Mesmo com La Niña, 2025 entra para ranking dos anos mais quentes

Acúmulo de gases de efeito estufa mantém temperaturas globais elevadas

14 janeiro 2026 - 12h24Sarah Chaves, com Folhapress

A Organização Meteorológica Mundial (OMM) confirmou nesta quarta-feira (14) que 2025 foi o terceiro ano mais quente já registrado no planeta. O dado reforça a análise divulgada pelo serviço Copernicus, da União Europeia, segundo a qual os últimos 11 anos foram os mais quentes da série histórica.

De acordo com a secretária-geral da OMM, Celeste Saulo, mesmo com a influência do fenômeno La Niña no início e no fim do ano, as temperaturas globais permaneceram elevadas devido ao acúmulo de gases de efeito estufa na atmosfera, especialmente o dióxido de carbono, proveniente da queima de combustíveis fósseis. Em 2025, as emissões globais de CO atingiram níveis recordes, apesar dos compromissos internacionais de redução.

A análise da OMM, baseada em oito conjuntos de dados climáticos, aponta que o aquecimento médio global em 2025 ficou 1,44°C acima dos níveis pré-industriais, com margem de erro de 0,13°C. Dois bancos de dados classificaram o ano como o segundo mais quente da história, enquanto seis o colocaram em terceiro lugar.

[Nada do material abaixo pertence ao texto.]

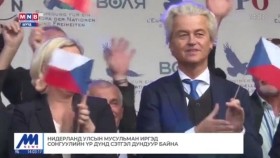 ᠭᠠᠳᠠᠭᠠᠳᠤ ᠮᠡᠳᠡᠭᠡ 2023.11.24Гадаад мэдээ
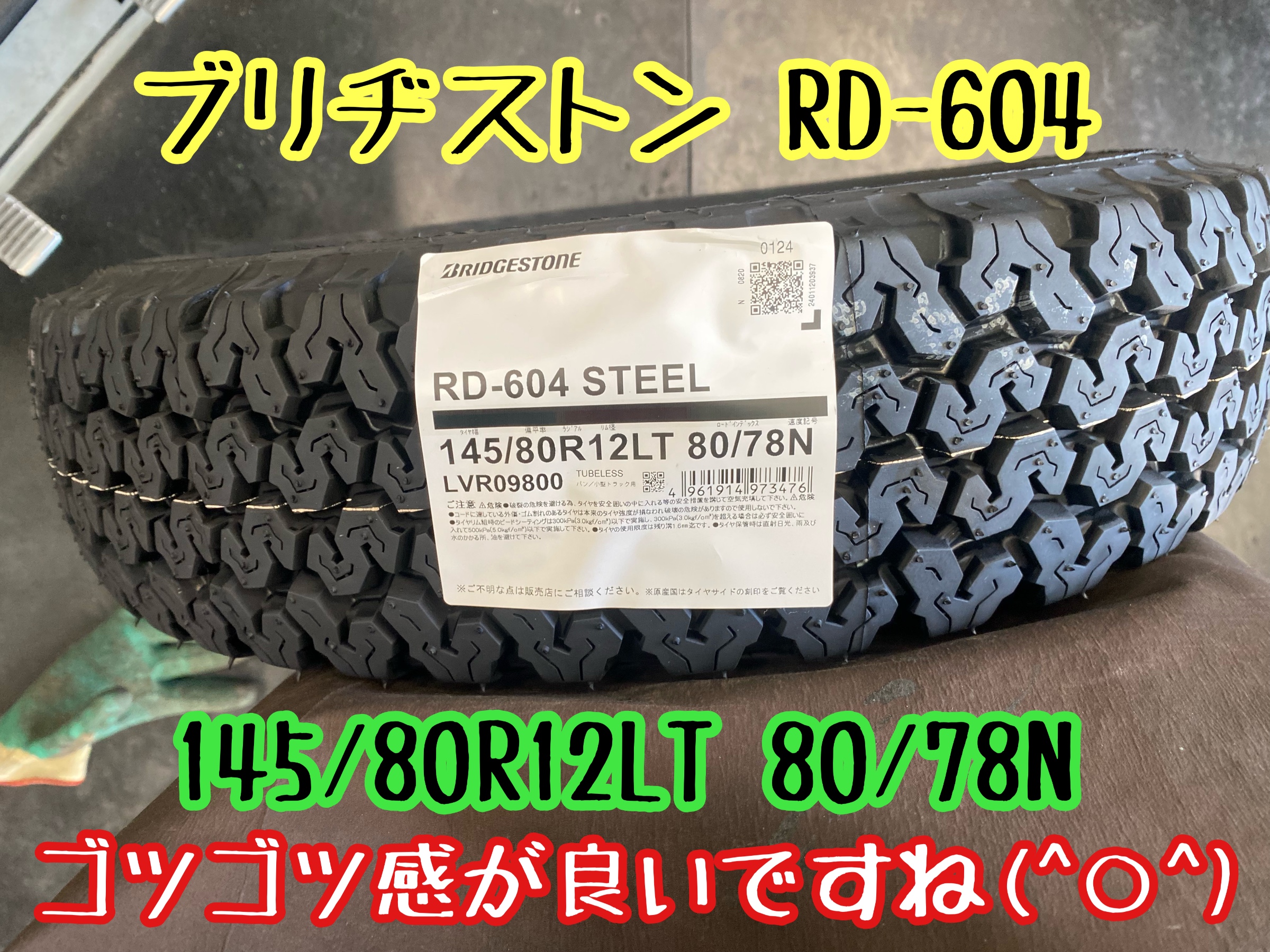 ブリヂストン　タイヤ館下松　タイヤ交換　アルミホイール　オイル交換　バッテリー交換　ワイパー交換　エアコンフィルター交換　アライメント調整　国産車　輸入車　下松市　周南市　徳山　柳井　熊毛　光　玖珂　周東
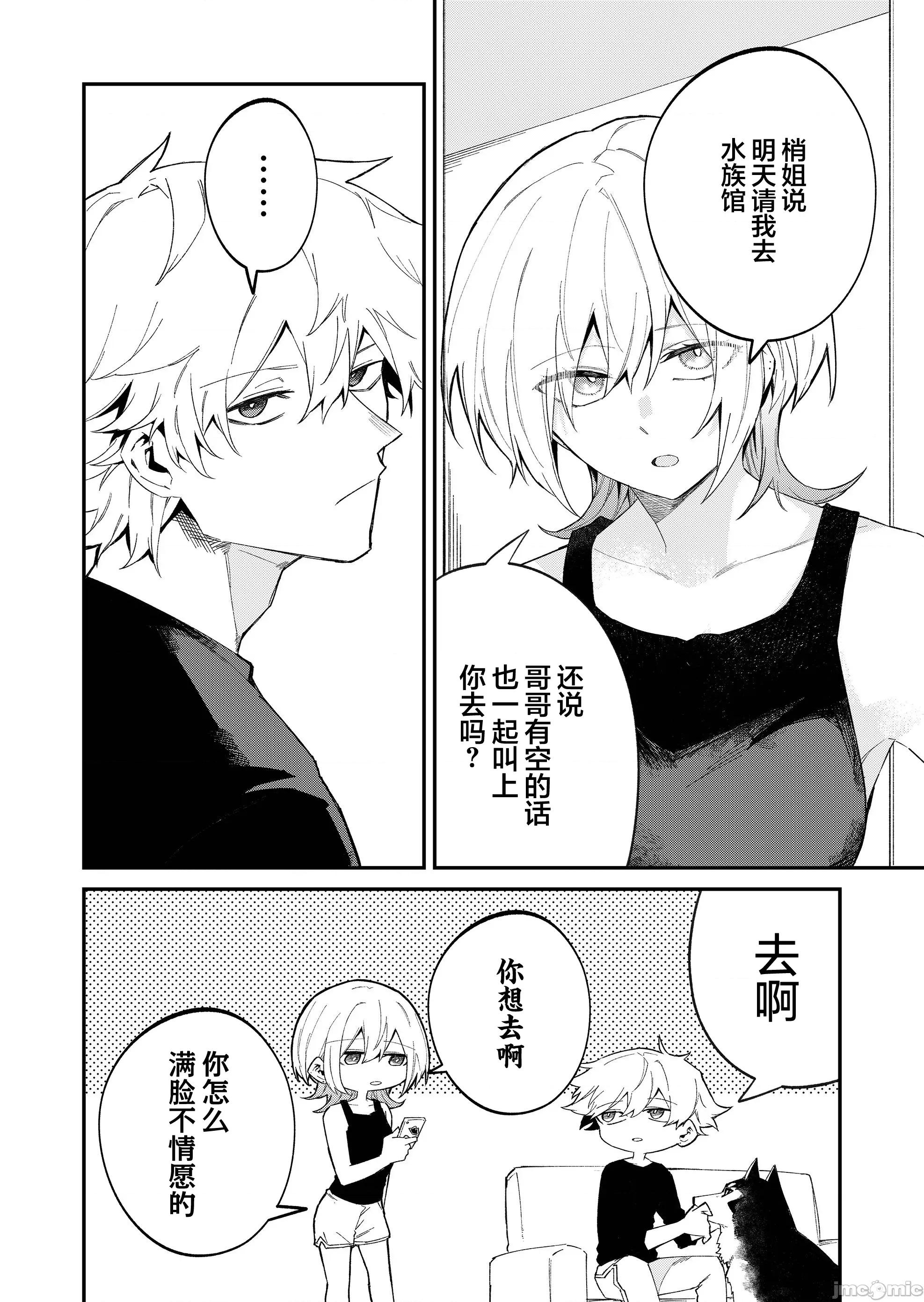 獨狼女孩的單相思 獨狼女孩的單相思 52 第2页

O relatório também destaca que os últimos três anos ultrapassaram, em média, o limite de 1,5°C estabelecido pelo Acordo de Paris, sinalizando que esse patamar pode ser definitivamente superado até 2029, antes do previsto inicialmente. O aumento das temperaturas tem intensificado eventos climáticos extremos, como ondas de calor, chuvas intensas e ciclones tropicais, ampliando a necessidade de sistemas de alerta precoce.

Os oceanos concentram cerca de 90% do excesso de calor gerado pela atividade humana, tornando-se um indicador-chave da crise climática. Estudo recente aponta que, em 2025, 33% da superfície oceânica global esteve entre as três mais quentes já registradas, e outros 57% entre as cinco mais quentes.

A OMM também alertou para riscos à cooperação científica internacional após o anúncio do governo de Donald Trump de retirada dos Estados Unidos do Painel Intergovernamental sobre Mudança do Clima e da Convenção-Quadro da ONU sobre Mudança do Clima, acordos considerados centrais no enfrentamento da crise ambiental global.